Исходный текст:
==================================================
Трагедия свободы
Б. Вышеславцев в своей книге «Этика преображенного Эроса», оригинально переосмысливая учение о свободе Н. Гартмана, хорошо говорит о том, что императив практического разума может привести к сублимации аффектов и страстей, но бессилен сублимировать произвол, этот иррациональный корень свободы. Сублимация произвола достигается лишь через «призыв» (Aufforderung) мира абсолютных ценностей, обращенный к свободе. Призыв не пытается нарушить автономию свободы, но только помогает свободе найти себя самое.
Поскольку разум есть восприемник (но только — восприемник) абсолютных ценностей, постольку разум есть категориальный посредник между высшим Непостижимым и низшим Непостижимым. В посредничестве разума — правда идеи разумной свободы. Но когда этот посредник возводится в ранг высшей авторитарной инстанции, то он не может преуспеть в своей миссии, и тогда вся архитектура здания разумной свободы взрывается изнутри автономией изначального произвола.
==================================================
Блок данных:

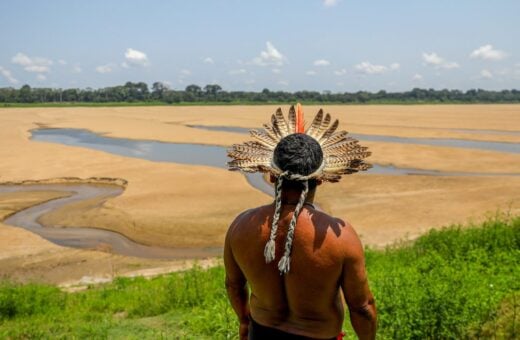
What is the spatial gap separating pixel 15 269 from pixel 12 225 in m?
4.07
==================================================
Выполните задания:
#1 Каким путем, согласно тексту о трагедии свободы, достигается сублимация произвола?
#2 Продублируйте фрагмент текста о трагедии свободы, который открывается словами, содержащими «Трагедия свободы», и завершается словами «найти себя самое.».
#3 Согласуются ли с текстом о трагедии свободы следующие утверждения? Для каждого ответьте «да» или «нет» и приведите дословно решающие слова текста.
(a) Императив практического разума способен сублимировать произвол.
(b) Призыв не пытается нарушить автономию свободы.
(c) Разум назван категориальным посредником между высшим Непостижимым и низшим Непостижимым.

Ответы к заданиям:
#1 Лишь через «призыв» (Aufforderung) мира абсолютных ценностей, обращенный к свободе.

#2
Трагедия свободы
Б. Вышеславцев в своей книге «Этика преображенного Эроса», оригинально переосмысливая учение о свободе Н. Гартмана, хорошо говорит о том, что императив практического разума может привести к сублимации аффектов и страстей, но бессилен сублимировать произвол, этот иррациональный корень свободы. Сублимация произвола достигается лишь через «призыв» (Aufforderung) мира абсолютных ценностей, обращенный к свободе. Призыв не пытается нарушить автономию свободы, но только помогает свободе найти себя самое.

#3
(a) Нет: «но бессилен сублимировать произвол, этот иррациональный корень свободы».
(b) Да: «Призыв не пытается нарушить автономию свободы, но только помогает свободе найти себя самое».
(c) Да: «разум есть категориальный посредник между высшим Непостижимым и низшим Непостижимым».